Saved entries:
+ + +

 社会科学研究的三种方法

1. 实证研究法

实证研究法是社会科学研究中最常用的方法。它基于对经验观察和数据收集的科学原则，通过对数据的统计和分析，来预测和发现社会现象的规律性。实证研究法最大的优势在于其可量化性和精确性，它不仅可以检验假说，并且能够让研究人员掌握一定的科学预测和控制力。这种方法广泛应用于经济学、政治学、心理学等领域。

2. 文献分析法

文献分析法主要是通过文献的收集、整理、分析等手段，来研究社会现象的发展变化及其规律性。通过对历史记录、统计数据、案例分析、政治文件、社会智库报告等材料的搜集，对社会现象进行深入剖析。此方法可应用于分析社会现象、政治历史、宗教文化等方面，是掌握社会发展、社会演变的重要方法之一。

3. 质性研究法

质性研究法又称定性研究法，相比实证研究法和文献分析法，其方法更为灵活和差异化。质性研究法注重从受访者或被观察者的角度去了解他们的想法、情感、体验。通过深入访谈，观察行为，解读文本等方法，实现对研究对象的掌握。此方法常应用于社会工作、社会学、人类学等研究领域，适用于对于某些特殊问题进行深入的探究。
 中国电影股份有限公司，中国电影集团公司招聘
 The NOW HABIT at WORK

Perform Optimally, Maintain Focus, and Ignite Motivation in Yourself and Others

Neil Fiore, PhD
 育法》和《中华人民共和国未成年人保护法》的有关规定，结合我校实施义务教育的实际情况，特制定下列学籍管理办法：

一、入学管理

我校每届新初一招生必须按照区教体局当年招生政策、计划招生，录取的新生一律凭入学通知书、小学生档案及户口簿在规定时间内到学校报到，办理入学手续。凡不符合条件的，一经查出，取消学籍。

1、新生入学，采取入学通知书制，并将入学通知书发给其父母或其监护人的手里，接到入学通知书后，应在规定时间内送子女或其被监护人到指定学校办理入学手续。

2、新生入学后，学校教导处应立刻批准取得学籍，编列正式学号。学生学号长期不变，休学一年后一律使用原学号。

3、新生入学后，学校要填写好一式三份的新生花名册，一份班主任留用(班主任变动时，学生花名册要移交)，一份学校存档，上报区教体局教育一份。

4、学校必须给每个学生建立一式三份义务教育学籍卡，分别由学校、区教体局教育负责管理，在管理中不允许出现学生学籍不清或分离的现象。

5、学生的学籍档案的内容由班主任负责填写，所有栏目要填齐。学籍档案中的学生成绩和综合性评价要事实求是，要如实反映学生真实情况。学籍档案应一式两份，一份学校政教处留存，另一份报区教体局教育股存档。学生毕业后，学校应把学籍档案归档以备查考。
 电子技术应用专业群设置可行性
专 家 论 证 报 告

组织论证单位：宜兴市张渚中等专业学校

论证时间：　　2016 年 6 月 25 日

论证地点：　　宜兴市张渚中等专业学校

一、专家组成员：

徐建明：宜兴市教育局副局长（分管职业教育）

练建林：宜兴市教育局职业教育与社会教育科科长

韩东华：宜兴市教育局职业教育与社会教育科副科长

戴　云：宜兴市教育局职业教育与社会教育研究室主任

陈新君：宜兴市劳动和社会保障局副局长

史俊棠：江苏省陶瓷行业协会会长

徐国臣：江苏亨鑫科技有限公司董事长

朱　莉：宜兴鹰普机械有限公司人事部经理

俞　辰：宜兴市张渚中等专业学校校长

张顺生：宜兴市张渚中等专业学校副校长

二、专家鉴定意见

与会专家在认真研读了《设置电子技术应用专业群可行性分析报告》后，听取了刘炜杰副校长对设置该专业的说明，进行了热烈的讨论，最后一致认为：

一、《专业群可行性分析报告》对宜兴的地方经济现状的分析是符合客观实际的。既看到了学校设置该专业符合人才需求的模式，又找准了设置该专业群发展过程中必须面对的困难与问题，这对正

+ + +

Your objective:
The entries listed above are to be output exactly. Leave none out.

Output for this exercise:
 社会科学研究的三种方法

1. 实证研究法

实证研究法是社会科学研究中最常用的方法。它基于对经验观察和数据收集的科学原则，通过对数据的统计和分析，来预测和发现社会现象的规律性。实证研究法最大的优势在于其可量化性和精确性，它不仅可以检验假说，并且能够让研究人员掌握一定的科学预测和控制力。这种方法广泛应用于经济学、政治学、心理学等领域。

2. 文献分析法

文献分析法主要是通过文献的收集、整理、分析等手段，来研究社会现象的发展变化及其规律性。通过对历史记录、统计数据、案例分析、政治文件、社会智库报告等材料的搜集，对社会现象进行深入剖析。此方法可应用于分析社会现象、政治历史、宗教文化等方面，是掌握社会发展、社会演变的重要方法之一。

3. 质性研究法

质性研究法又称定性研究法，相比实证研究法和文献分析法，其方法更为灵活和差异化。质性研究法注重从受访者或被观察者的角度去了解他们的想法、情感、体验。通过深入访谈，观察行为，解读文本等方法，实现对研究对象的掌握。此方法常应用于社会工作、社会学、人类学等研究领域，适用于对于某些特殊问题进行深入的探究。
 中国电影股份有限公司，中国电影集团公司招聘
 The NOW HABIT at WORK

Perform Optimally, Maintain Focus, and Ignite Motivation in Yourself and Others

Neil Fiore, PhD
 育法》和《中华人民共和国未成年人保护法》的有关规定，结合我校实施义务教育的实际情况，特制定下列学籍管理办法：

一、入学管理

我校每届新初一招生必须按照区教体局当年招生政策、计划招生，录取的新生一律凭入学通知书、小学生档案及户口簿在规定时间内到学校报到，办理入学手续。凡不符合条件的，一经查出，取消学籍。

1、新生入学，采取入学通知书制，并将入学通知书发给其父母或其监护人的手里，接到入学通知书后，应在规定时间内送子女或其被监护人到指定学校办理入学手续。

2、新生入学后，学校教导处应立刻批准取得学籍，编列正式学号。学生学号长期不变，休学一年后一律使用原学号。

3、新生入学后，学校要填写好一式三份的新生花名册，一份班主任留用(班主任变动时，学生花名册要移交)，一份学校存档，上报区教体局教育一份。

4、学校必须给每个学生建立一式三份义务教育学籍卡，分别由学校、区教体局教育负责管理，在管理中不允许出现学生学籍不清或分离的现象。

5、学生的学籍档案的内容由班主任负责填写，所有栏目要填齐。学籍档案中的学生成绩和综合性评价要事实求是，要如实反映学生真实情况。学籍档案应一式两份，一份学校政教处留存，另一份报区教体局教育股存档。学生毕业后，学校应把学籍档案归档以备查考。
 电子技术应用专业群设置可行性
专 家 论 证 报 告

组织论证单位：宜兴市张渚中等专业学校

论证时间：　　2016 年 6 月 25 日

论证地点：　　宜兴市张渚中等专业学校

一、专家组成员：

徐建明：宜兴市教育局副局长（分管职业教育）

练建林：宜兴市教育局职业教育与社会教育科科长

韩东华：宜兴市教育局职业教育与社会教育科副科长

戴　云：宜兴市教育局职业教育与社会教育研究室主任

陈新君：宜兴市劳动和社会保障局副局长

史俊棠：江苏省陶瓷行业协会会长

徐国臣：江苏亨鑫科技有限公司董事长

朱　莉：宜兴鹰普机械有限公司人事部经理

俞　辰：宜兴市张渚中等专业学校校长

张顺生：宜兴市张渚中等专业学校副校长

二、专家鉴定意见

与会专家在认真研读了《设置电子技术应用专业群可行性分析报告》后，听取了刘炜杰副校长对设置该专业的说明，进行了热烈的讨论，最后一致认为：

一、《专业群可行性分析报告》对宜兴的地方经济现状的分析是符合客观实际的。既看到了学校设置该专业符合人才需求的模式，又找准了设置该专业群发展过程中必须面对的困难与问题，这对正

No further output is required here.